Find each line in the records below that contains the word "this", and copy every one of those lines out in full.

• PROVIDED DATA:
_ _ _ _
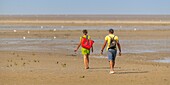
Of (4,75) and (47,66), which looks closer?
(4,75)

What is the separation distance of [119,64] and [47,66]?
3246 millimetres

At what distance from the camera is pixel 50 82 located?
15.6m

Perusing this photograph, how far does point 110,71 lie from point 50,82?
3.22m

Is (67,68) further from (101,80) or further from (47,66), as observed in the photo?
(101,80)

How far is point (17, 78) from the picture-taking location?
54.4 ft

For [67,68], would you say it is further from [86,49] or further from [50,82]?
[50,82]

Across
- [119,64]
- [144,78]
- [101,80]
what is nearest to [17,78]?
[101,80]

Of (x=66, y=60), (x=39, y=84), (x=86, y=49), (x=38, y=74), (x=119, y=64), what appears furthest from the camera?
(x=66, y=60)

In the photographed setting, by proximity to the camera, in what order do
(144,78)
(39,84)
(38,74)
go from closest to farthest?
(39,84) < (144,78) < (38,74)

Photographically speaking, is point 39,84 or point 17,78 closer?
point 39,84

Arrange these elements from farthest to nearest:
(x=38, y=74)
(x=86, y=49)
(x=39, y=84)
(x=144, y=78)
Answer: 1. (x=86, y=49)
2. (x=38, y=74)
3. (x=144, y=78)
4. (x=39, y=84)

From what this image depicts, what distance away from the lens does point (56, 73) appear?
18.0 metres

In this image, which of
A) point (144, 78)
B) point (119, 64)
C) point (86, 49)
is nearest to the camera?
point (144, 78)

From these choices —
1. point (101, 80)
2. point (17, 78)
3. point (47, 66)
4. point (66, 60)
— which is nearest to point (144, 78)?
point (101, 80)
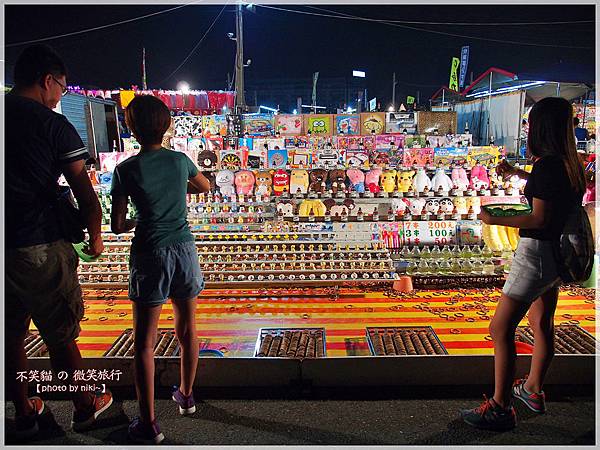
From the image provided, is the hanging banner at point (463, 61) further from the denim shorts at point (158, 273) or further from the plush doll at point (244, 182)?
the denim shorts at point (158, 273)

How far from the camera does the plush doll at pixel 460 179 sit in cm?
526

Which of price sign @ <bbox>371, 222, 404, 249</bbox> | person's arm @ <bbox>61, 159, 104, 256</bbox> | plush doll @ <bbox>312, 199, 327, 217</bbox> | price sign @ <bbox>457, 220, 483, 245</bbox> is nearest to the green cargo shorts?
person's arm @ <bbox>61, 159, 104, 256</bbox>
_ _ _ _
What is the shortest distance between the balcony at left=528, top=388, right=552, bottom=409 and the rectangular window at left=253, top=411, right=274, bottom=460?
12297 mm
_ _ _ _
• EXERCISE OUTPUT:
Perusing this photograph, how far does point 110,71 lie from point 50,82?
From what this image depicts, what distance away from the lens does point (56, 73) appear?
In this image, which of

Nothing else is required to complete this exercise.